Commuter rail station in Wheat Ridge, Colorado

Wheat Ridge/Ward station (sometimes stylized as Wheat Ridge•Ward) is a Regional Transportation District (RTD) commuter rail station on the G Line in Wheat Ridge, Colorado. The station opened on April 26, 2019, along with the rest of the G Line.

Wheat Ridge/Ward station is the western terminus of the G Line.

== Station layout ==
| 1F Platform Level | West Ridge Road; bus bays; parking |
| Eastbound | toward Union Station (Arvada Ridge) → |
Island platform, doors will open on the left or right
| Eastbound | toward Union Station (Arvada Ridge) → |
The station is located in northern Wheat Ridge, between Ward Road and Tabor Street. It includes bus bays and a 290-space park-and-ride lot on the north side of West Ridge Road. Westbound G Line trains terminate on one of two tracks, from which they return to Union Station. These tracks extend past the end of the station to allow for terminating trains to lay over. Public art at the station includes "Anchored by Place", a steel-and-bronze sculpture by Michael Clapper.
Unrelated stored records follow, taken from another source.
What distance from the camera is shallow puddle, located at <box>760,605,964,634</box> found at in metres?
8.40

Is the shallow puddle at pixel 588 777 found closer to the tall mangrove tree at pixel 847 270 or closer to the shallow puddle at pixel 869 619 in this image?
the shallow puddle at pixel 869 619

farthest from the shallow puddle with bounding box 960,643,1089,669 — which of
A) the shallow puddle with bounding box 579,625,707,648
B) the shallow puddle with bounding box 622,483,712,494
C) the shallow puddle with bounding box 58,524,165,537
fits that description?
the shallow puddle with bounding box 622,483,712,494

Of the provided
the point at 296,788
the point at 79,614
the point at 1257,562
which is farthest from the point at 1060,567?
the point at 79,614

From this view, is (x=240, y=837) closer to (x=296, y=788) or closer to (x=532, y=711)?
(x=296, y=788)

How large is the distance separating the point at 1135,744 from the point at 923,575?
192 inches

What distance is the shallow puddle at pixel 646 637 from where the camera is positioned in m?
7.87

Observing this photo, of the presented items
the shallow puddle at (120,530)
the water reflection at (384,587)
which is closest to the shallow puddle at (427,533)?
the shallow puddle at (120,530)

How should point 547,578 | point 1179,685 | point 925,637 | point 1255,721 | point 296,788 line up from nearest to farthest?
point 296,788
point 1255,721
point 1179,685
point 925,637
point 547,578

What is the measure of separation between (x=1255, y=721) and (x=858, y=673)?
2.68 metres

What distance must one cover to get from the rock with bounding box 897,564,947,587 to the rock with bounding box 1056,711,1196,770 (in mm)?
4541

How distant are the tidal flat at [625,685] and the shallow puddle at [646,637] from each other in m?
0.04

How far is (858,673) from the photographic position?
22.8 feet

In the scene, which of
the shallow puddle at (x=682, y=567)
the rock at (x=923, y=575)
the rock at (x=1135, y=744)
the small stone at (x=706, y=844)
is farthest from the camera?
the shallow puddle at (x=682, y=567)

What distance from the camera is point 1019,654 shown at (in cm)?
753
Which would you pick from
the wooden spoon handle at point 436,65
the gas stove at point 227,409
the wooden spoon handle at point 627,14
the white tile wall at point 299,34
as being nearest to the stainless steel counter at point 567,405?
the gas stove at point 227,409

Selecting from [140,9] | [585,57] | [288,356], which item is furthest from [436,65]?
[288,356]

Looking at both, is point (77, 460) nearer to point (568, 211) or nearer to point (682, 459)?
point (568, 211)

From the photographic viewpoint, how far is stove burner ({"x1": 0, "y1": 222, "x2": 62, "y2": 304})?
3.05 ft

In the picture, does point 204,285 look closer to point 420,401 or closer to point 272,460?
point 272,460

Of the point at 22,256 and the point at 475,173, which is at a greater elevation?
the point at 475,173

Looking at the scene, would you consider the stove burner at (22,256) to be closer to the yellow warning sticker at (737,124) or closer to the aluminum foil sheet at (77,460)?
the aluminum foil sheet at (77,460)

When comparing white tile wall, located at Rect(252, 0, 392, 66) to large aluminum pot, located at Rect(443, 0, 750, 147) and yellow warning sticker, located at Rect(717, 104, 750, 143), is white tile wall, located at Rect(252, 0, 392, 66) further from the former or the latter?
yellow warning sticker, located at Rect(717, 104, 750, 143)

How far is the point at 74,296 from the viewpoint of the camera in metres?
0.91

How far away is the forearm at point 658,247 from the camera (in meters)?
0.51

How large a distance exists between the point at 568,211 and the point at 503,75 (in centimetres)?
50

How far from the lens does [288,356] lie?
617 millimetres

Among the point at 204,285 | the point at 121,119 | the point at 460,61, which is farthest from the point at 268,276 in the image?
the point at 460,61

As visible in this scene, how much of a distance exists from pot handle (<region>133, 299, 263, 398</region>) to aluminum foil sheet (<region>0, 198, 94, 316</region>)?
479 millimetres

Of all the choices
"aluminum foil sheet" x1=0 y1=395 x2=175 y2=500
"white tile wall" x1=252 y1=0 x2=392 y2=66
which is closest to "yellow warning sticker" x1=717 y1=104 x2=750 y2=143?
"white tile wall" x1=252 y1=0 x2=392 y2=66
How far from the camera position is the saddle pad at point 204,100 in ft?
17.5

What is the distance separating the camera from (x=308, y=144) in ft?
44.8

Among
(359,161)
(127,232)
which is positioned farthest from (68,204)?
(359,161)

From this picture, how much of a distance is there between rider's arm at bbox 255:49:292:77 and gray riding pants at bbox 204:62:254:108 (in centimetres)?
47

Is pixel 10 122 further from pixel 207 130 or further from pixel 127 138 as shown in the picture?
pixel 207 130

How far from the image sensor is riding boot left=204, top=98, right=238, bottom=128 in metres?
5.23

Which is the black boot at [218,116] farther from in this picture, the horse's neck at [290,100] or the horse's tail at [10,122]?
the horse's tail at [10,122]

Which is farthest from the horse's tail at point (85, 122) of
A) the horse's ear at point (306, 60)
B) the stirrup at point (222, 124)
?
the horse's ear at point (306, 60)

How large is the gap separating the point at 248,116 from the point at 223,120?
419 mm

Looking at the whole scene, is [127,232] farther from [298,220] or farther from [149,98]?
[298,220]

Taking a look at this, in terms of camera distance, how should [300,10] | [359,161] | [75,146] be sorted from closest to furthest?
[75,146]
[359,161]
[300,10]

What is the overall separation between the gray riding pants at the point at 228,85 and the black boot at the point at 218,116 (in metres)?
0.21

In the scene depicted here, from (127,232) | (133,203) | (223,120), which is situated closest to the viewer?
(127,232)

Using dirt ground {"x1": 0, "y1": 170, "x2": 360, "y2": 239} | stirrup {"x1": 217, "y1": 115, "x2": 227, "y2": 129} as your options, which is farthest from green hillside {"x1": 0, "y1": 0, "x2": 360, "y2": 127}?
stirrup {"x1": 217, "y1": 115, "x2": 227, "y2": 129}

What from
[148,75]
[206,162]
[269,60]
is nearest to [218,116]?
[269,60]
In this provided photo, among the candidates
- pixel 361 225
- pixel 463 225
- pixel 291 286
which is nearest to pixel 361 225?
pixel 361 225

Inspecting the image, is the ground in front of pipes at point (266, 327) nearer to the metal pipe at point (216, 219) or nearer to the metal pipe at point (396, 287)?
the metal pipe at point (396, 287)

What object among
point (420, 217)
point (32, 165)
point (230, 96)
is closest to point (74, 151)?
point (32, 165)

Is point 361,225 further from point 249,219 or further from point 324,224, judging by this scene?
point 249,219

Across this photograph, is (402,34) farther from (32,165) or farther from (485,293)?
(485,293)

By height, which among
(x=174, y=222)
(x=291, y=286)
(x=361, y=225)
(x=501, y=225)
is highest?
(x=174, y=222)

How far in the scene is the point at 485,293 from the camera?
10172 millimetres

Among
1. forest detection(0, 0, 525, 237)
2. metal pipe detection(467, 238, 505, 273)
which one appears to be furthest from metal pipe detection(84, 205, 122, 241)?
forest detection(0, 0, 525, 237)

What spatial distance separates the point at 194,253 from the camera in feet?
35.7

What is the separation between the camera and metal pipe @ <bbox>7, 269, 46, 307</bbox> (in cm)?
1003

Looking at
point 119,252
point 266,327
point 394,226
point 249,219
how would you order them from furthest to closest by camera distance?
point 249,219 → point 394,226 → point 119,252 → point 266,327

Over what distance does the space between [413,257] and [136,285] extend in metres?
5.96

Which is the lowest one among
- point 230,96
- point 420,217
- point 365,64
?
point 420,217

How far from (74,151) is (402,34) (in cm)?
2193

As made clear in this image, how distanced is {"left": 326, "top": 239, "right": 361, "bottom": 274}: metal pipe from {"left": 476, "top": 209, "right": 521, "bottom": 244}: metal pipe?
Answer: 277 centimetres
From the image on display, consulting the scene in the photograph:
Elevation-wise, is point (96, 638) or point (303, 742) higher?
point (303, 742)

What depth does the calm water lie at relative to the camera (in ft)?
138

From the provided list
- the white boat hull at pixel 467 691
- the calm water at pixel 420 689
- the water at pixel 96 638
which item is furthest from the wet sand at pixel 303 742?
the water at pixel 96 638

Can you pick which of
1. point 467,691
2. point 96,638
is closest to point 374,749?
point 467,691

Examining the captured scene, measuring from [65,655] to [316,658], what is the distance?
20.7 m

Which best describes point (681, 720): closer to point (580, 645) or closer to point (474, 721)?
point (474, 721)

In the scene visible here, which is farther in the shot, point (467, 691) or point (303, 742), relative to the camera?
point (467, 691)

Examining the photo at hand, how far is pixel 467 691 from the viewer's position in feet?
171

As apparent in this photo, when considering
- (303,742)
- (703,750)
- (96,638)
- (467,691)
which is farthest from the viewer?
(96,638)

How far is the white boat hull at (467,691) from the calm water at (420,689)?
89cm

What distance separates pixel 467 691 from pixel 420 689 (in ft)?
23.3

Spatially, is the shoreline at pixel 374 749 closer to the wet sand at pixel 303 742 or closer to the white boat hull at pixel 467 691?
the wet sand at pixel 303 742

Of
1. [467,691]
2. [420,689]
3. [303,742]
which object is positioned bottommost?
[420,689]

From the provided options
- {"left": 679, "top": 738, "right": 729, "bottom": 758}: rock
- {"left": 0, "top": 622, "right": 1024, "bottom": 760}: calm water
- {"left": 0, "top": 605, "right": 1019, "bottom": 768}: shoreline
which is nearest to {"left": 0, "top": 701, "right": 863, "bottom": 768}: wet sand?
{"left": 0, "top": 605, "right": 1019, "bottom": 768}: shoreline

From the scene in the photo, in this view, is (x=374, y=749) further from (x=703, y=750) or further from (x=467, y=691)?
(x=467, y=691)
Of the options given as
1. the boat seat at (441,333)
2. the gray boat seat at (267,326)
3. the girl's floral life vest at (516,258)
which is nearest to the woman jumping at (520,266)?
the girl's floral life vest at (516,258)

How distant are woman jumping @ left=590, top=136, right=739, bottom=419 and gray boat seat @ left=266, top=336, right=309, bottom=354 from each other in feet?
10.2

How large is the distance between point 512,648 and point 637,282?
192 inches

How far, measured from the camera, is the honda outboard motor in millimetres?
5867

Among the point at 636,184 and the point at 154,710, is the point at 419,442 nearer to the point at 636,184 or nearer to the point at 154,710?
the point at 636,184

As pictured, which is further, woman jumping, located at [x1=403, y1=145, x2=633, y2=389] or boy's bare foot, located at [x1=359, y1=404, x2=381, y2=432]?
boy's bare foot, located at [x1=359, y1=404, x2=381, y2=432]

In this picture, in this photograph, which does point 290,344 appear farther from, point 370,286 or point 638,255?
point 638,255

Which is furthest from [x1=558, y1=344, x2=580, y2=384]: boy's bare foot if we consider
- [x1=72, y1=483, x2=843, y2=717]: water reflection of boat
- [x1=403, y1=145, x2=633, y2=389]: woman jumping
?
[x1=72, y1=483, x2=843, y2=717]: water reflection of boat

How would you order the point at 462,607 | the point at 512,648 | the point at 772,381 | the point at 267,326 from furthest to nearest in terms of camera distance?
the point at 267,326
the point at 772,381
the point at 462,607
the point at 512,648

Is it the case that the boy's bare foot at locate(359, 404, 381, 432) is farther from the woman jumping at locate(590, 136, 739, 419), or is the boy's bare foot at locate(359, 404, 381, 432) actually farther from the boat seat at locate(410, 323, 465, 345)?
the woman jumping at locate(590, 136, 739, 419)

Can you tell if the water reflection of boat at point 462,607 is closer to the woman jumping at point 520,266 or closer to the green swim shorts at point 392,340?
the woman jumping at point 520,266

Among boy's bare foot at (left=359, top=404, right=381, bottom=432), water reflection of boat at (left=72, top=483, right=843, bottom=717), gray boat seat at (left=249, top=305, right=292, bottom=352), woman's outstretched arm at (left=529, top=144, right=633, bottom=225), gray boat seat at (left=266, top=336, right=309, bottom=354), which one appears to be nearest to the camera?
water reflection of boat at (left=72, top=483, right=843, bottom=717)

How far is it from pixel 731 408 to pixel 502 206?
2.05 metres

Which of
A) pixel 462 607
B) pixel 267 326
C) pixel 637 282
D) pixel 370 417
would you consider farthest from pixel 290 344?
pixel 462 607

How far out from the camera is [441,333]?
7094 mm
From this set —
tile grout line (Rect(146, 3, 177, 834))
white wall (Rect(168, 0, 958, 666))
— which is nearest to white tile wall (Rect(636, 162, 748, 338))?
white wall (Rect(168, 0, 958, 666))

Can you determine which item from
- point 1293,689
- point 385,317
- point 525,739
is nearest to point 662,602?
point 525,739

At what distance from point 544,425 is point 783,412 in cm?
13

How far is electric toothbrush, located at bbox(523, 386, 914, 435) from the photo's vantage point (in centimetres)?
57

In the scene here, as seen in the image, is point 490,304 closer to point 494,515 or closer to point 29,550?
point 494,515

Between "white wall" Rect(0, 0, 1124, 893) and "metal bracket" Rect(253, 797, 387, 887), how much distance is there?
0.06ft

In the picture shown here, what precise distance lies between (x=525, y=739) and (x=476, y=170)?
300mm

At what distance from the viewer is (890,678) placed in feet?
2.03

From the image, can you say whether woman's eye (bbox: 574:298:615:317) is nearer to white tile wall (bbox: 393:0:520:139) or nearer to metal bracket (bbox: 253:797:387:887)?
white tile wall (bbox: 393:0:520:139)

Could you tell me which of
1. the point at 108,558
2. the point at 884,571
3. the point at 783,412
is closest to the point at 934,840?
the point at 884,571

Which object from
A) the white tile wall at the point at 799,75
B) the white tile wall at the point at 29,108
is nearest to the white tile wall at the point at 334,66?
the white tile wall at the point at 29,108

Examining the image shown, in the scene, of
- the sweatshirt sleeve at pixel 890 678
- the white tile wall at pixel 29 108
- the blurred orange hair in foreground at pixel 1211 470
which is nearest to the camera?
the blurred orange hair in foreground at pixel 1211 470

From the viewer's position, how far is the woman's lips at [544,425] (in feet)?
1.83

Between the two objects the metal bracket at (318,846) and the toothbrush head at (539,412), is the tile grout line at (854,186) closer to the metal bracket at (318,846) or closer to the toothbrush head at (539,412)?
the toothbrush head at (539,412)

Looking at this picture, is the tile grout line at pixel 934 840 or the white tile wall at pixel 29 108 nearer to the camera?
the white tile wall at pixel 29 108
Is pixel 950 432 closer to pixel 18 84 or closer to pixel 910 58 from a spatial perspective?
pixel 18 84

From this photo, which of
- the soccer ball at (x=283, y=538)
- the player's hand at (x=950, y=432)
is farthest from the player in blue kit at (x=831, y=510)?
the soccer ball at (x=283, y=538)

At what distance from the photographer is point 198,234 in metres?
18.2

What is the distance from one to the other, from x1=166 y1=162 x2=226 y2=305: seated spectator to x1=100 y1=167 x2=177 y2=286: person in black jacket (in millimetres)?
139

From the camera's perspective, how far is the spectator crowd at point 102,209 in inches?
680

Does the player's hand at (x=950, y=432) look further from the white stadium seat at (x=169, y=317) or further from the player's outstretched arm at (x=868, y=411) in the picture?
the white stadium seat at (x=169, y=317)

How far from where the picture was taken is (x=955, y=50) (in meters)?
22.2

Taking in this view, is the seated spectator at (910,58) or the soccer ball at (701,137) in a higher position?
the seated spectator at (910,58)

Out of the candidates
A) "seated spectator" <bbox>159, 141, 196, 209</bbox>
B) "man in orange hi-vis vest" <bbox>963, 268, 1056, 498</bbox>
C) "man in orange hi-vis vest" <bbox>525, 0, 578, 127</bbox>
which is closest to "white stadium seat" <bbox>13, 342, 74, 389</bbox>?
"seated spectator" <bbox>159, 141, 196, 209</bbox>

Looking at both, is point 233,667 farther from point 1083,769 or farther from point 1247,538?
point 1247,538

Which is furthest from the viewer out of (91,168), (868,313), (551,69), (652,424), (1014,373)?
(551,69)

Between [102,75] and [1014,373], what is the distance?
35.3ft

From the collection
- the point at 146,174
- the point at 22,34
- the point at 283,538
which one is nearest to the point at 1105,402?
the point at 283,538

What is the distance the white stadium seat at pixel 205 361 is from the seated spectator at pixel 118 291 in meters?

When originally conceived of in the 1990s, the G Line's western terminus was located in downtown Golden. RTD owns the G Line's rail right-of-way to Golden from this station, however there are no plans to extend the line there. Despite its proximity and accessibility to Golden via C-58 for passengers using personal vehicles, there are no onward bus connections to Golden from this station.

Wheat Ridge/Ward is the only RTD rail station within the city of Wheat Ridge, and was prepared by the city for transit-oriented development. In 2016, voters in Wheat Ridge approved a $12 million sales tax to improve roadways and other infrastructure around the area to lure development. As of 2026, land north of the station, formerly warehouses and vacant lots, has been developed into apartment complexes and townhomes.